#### [Task details]
How many lines in the rows below contain the string "fingers"? Reply with the number alone.

#### [Supplied records]
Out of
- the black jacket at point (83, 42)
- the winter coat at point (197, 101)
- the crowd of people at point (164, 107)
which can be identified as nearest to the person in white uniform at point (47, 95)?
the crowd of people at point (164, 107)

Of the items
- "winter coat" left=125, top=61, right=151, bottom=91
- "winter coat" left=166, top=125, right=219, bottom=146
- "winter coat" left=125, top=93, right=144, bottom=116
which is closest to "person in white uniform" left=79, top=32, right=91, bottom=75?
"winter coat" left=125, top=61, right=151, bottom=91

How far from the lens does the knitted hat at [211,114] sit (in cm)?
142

--

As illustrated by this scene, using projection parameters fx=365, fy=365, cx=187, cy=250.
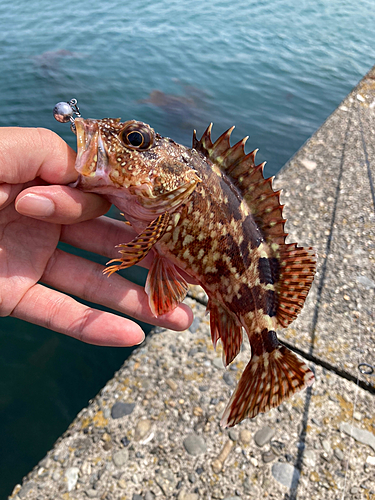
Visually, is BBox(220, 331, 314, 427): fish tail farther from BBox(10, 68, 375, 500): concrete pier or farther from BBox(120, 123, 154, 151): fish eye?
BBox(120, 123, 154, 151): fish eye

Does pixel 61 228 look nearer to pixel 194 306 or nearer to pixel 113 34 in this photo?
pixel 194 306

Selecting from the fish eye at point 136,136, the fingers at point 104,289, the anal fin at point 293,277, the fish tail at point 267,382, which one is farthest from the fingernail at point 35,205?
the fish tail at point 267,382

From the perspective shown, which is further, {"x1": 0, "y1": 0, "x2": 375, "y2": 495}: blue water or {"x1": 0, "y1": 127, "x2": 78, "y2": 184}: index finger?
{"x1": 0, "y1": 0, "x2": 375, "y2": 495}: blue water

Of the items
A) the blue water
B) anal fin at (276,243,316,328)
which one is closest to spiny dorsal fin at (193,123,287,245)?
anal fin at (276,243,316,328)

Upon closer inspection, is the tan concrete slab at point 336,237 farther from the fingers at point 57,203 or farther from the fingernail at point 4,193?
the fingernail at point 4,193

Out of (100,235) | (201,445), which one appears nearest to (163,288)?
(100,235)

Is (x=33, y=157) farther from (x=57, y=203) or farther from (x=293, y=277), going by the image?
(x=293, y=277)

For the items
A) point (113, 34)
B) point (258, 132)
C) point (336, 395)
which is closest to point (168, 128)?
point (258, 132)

#### [Written solution]
2